PHEAA, which operates as FedLoan Servicing, currently manages loans for 8.5 million borrowers and services the Public Service Loan Forgiveness and Teacher Education Assistance for College and Higher Education Grant programs. Richard Cordray, chief operation officer of Federal Student Aid, said the office will work with PHEAA to develop a wind-down plan to facilitate a smooth transition for both borrowers and the programs.
"This plan will feature early and frequent communications and clear guidance on what borrowers should expect, as well as strong oversight from FSA during this transition," Cordray said. "The U.S. Department of Education is committed to using all of the tools in our toolbox to make sure borrowers are supported and not negatively impacted during this transition."

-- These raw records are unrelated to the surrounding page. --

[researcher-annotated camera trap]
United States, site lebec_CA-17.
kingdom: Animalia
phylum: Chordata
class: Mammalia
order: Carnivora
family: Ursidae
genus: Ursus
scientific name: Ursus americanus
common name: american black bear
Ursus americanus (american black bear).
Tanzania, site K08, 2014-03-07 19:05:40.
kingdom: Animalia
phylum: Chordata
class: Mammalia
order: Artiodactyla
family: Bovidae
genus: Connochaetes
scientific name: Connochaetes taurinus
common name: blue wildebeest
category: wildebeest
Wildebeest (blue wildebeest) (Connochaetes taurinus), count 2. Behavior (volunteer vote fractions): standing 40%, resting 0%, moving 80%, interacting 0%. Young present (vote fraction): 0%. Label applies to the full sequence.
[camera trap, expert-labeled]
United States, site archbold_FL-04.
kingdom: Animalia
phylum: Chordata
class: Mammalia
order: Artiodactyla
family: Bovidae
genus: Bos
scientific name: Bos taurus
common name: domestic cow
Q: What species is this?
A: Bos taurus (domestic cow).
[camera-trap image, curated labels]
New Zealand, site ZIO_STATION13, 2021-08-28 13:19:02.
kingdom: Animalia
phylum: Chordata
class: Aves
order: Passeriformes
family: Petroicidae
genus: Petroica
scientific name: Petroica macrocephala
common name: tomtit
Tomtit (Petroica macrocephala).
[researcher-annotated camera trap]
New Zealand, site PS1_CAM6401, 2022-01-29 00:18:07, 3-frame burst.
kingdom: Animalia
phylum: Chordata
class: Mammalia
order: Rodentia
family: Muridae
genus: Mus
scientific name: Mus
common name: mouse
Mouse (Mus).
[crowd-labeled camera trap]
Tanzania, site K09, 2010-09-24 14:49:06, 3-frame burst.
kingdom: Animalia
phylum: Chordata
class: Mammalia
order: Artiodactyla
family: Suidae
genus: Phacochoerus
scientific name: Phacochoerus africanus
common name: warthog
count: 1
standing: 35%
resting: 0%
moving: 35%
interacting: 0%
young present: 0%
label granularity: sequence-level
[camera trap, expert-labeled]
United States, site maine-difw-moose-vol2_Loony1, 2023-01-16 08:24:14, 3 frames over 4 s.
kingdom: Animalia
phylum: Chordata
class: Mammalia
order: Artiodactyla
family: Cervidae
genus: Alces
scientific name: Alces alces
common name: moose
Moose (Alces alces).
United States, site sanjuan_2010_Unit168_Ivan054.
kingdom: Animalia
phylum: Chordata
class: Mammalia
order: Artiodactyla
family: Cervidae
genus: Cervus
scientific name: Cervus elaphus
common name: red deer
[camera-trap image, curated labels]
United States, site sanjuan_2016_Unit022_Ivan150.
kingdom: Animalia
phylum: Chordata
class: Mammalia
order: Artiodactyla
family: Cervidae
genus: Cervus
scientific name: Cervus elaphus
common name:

PHEAA became a federal servicer in 2009 to diversify its business operations following the Great Recession. The agency says it now wants to refocus on "its core mission for the Commonwealth of Pennsylvania."
"In the 12 years since PHEAA accepted the terms of its federal servicing contract, the federal loan programs, as managed by the U.S. Department of Education, have grown increasingly complex and challenging while the cost to service those programs increased dramatically," PHEAA said in a release.
The agency has come under fire in recent years for its management of the PSLF and TEACH Grant programs. Massachusetts and New York both sued PHEAA for mismanaging the federal loan forgiveness programs and allegedly preventing borrowers from having their loans forgiven or reduced. It has also been accused of improperly converting TEACH Grants into loans that teachers had to repay.
The Massachusetts lawsuit was settled earlier this year, but a company spokesperson said the settlement "carries no admission of wrongdoing."
Massachusetts senator Elizabeth Warren, a Democrat who has been critical of administration of the student loan program, cheered PHEAA's exit from federal student loan servicing.
"Millions of loan borrowers can breathe a sigh of relief today knowing that their loans will no longer be managed by PHEAA, an organization that has robbed untold numbers of public servants of debt relief and was recently caught lying to Congress about its atrocious record of fines and penalties," Warren said in a statement.